A cardiomiopatia hipertrófica (CMPH) é uma doença genética autossômica dominante caracterizada pelo aumento da espessura da parede ventricular, sem uma causa secundária (como hipertensão ou estenose aórtica). Essa hipertrofia pode ter diversas morfologias e está associada a um risco aumentado de complicações, incluindo morte súbita cardíaca, arritmias e insuficiência cardíaca, elevando a morbimortalidade dos pacientes.

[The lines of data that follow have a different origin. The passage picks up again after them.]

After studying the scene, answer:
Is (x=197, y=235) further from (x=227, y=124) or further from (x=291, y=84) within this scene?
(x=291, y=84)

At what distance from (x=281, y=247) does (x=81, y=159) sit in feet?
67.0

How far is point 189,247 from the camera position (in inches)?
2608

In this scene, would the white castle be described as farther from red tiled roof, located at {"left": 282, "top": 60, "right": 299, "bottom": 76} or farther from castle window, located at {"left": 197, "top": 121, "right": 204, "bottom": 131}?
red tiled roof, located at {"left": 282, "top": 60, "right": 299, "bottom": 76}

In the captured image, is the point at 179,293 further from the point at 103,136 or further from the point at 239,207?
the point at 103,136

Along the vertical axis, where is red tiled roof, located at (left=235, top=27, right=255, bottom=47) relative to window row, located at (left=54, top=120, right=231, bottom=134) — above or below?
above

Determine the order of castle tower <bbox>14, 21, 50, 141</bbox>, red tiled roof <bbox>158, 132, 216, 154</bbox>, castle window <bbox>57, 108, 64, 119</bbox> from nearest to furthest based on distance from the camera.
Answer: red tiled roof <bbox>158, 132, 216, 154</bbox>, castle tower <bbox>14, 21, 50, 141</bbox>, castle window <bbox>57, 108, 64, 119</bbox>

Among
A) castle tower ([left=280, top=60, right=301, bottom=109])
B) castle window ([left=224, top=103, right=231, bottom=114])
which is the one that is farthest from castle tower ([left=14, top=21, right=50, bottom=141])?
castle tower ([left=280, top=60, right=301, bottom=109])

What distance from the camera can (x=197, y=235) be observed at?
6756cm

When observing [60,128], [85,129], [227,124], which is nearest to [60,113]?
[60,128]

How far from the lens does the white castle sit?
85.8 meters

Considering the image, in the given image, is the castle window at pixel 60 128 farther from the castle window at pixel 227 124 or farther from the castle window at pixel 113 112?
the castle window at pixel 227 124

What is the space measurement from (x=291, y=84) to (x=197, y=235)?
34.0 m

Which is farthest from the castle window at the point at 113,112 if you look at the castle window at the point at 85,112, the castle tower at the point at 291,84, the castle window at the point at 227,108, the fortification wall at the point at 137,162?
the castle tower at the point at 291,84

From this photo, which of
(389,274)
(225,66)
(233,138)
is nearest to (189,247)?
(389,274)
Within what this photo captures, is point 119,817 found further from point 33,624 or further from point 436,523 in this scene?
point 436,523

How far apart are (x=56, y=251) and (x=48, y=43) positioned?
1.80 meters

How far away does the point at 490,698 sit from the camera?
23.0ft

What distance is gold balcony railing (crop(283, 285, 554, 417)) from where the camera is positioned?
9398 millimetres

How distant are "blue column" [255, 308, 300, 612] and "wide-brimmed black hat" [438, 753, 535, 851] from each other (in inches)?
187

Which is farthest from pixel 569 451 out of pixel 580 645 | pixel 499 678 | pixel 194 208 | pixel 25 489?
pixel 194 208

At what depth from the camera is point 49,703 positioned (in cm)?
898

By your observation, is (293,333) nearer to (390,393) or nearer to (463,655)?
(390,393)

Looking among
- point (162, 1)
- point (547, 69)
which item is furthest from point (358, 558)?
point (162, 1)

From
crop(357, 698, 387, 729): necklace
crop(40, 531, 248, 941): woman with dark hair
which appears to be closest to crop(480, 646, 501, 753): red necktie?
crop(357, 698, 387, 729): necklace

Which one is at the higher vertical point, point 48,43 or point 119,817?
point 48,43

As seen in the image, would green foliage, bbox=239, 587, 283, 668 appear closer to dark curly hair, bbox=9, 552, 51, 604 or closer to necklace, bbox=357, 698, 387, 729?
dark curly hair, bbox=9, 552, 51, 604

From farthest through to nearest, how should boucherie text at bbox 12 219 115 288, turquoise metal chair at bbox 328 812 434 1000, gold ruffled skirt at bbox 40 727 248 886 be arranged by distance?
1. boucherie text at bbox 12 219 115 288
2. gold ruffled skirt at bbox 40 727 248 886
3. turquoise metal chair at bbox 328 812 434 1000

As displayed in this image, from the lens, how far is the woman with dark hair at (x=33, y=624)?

A cardiomiopatia hipertrófica (CMPH) é a doença cardíaca de etiologia genética mais comum, com padrão de herança autossômico dominante. É causada por mutações em genes que codificam proteínas do sarcômero cardíaco, resultando em um remodelamento miocárdico caracterizado pelo aumento da espessura da parede ventricular, na ausência de sobrecarga hemodinâmica que justifique tal hipertrofia. A prevalência estimada é de 1 em 500 indivíduos na população geral, tornando-a uma condição relevante na prática clínica. A característica patognomônica da CMPH é o aumento da espessura miocárdica ventricular, que pode se manifestar em diversas morfologias. As mais comuns incluem a hipertrofia septal assimétrica, mas também pode ser concêntrica, apical, ou envolver a parede livre do ventrículo esquerdo e, menos frequentemente, o ventrículo direito. Essa hipertrofia leva a disfunção diastólica, obstrução da via de saída do ventrículo esquerdo em cerca de um terço dos pacientes, isquemia miocárdica e arritmias, que são as principais causas de morbidade e mortalidade. O diagnóstico da CMPH é feito principalmente pela ecocardiografia, que demonstra a hipertrofia ventricular. O manejo envolve o controle dos sintomas, prevenção de complicações (especialmente morte súbita cardíaca, que é a principal causa de óbito em jovens com CMPH) e tratamento de arritmias. Para o residente, é fundamental reconhecer a CMPH como uma doença genética com alto impacto prognóstico, saber identificar suas características ecocardiográficas e compreender as estratégias de manejo para otimizar o cuidado desses pacientes.
A CMPH é caracterizada por hipertrofia ventricular esquerda (e, ocasionalmente, direita) inexplicada, geralmente assimétrica, na ausência de condições de sobrecarga. Pode apresentar obstrução da via de saída do ventrículo esquerdo, disfunção diastólica e risco de arritmias.
A CMPH está associada a um aumento da morbimortalidade devido a complicações como morte súbita cardíaca (especialmente em jovens), insuficiência cardíaca progressiva, fibrilação atrial com risco de AVC e endocardite infecciosa.
A hipertrofia na CMPH pode ser concêntrica, septal assimétrica (a mais comum), apical, ou envolver a parede livre do ventrículo esquerdo e/ou direito. A identificação da morfologia é importante para o manejo e estratificação de risco.